Parece que
eso de echarse una mascarita está pasando a la historia. Ahora se imponen otras
modas, otras costumbres. Proliferan los grupos organizados y todo pretende estar
sujeto a los cánones de rigor. La improvisación, alma máter del carnaval de
antaño, ha dado paso a los concursos, a las exhibiciones. Todos los actos se
encorsetan y hallamos dos mundos bien diferenciados: el de que se manifiesta y
expone con el llamativo disfraz y el espectador que observa el desfile que la
organización ha tenido a bien mostrarle.
Contemplaba
hace escasos días la gala de la elección de la reina infantil en Las Palmas. Y
aunque ya he tenido la oportunidad de declararlo en ocasiones anteriores, no
está de más el recordarlo. El traje, que nada tiene que ver con vestimenta, ya no
es un complemento que le colocamos a la pequeña para ponerla guapa o para que
se luzca ante la concurrencia. Qué va, es un elemento extraño, fabricado ex
profeso para que la chiquilla lo arrastre como si de una carreta se tratara.

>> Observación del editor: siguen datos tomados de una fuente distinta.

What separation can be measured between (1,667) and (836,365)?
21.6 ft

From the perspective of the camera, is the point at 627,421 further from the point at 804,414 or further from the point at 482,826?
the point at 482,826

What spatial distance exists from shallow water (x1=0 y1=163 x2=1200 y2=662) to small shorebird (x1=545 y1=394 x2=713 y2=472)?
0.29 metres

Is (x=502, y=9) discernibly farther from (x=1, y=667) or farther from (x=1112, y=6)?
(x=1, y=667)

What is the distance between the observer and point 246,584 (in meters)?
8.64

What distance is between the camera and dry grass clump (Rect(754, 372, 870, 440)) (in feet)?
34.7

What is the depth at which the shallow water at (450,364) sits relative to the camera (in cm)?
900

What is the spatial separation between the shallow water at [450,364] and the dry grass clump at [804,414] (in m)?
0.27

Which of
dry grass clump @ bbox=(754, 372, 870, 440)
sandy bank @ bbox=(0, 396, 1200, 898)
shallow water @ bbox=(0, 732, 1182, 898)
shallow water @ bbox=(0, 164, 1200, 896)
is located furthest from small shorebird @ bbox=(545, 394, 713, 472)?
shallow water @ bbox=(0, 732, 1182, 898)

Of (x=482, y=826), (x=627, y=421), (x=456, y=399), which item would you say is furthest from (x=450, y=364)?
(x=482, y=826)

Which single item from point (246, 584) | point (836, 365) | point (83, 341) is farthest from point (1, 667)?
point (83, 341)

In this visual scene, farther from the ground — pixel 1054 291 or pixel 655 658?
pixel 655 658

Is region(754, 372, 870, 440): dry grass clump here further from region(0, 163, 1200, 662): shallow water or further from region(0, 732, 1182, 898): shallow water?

No, no oso llamar a la infante novilla, pero sí digo que eso es una tremenda
animalada. Los diseñadores bien podrían obviar la parte humana del espectáculo,
pues con poner los armatostes en cualquier lugar donde puedan ser visionados,
sería más que suficiente. Lo otro es inhumano, salvaje y bestial. Y en las
adultas, tres cuartos a peor. Ni las buenas yuntas de las romerías de pueblo
hacen tanto esfuerzo y sacrificio como estas mozas. Ya solo faltaría hacer un
concurso al más puro estilo del de los arrastres.
Cuando
reclamamos igualdad en el trato, no discriminación por razón de sexo y mil
cuestiones más, no entiendo ciertas mentalidades. Como la de la eterna
candidata que no se corta un pelo en revelar que lleva cinco años intentando
serlo, o es la tercera vez que me presento, o es el quinto certamen en el que
participo. Por lo visto la coletilla del ‘no me lo esperaba’ es tan ansiada que
cualquier inmolación queda debidamente justificada. Ignoro si a este tipo de
aspirantes le han comido el coco con vanas promesas, pero recordé la realizada
por el ruso Putin que ahora ha descubierto la pólvora prometiendo el oro y el
moro a los ciudadanos. Con el moro no me meto por cuestiones de racismo, pero
lo del metal me hizo retornar a los años en los que algunos historiadores
sitúan un célebre robo o expolio (por supuesto, el oro de Moscú).
Todo lo
anterior choca frontalmente con la época tremenda de crisis que sufre este
país, en el que no hay trabajo, los parados salen de debajo de las piedras, el
despido está más bien barato, el rico es cada vez más rico… Pero el carnaval, paisano,
es el carnaval; una fiesta es algo sagrado, inviolable. Si no hay, se busca; si
no como, voy a un comedor asistencial; si no compro el material para el
colegio, que me lo solucione la maestra… Amigo, amigo, amigo, el carnaval es
tan sagrado que incluso podría retrasar el inicio de las protestas sindicales
por la implantación de la reforma laboral del Partido Popular. Temen los
dirigentes sindicales que vayan a hacer el ridículo más espantoso ante la
posible escasez de manifestantes.
Ya puestos
les propongo a los sindicatos que se constituyan en grupo coreográfico,
rondalla, o, mejor aún, en murga. Bueno, ya lo son (y a sus actuaciones me
remito), pero disfrutarían del privilegio de poder cantar letras originales,
incisivas, reivindicativas… Demostrarían garra, tesón, ganas en el escenario
con el acicate de que allí enfrente estarían las autoridades, los políticos,
las dianas de sus dardos. Y como la vida es un eterno carnaval, jamás estarían
ociosos. Tendrían esa nueva inyección económica (para una buena clasificación
en el apartado de presentación), lo que unido a los generosos dispendios de los
gobiernos de turno, haría posible un notorio incremento de popularidad,
fidelidad, credibilidad…
Bueno, me
voy, tengo que ir a probarme. Hasta mañana.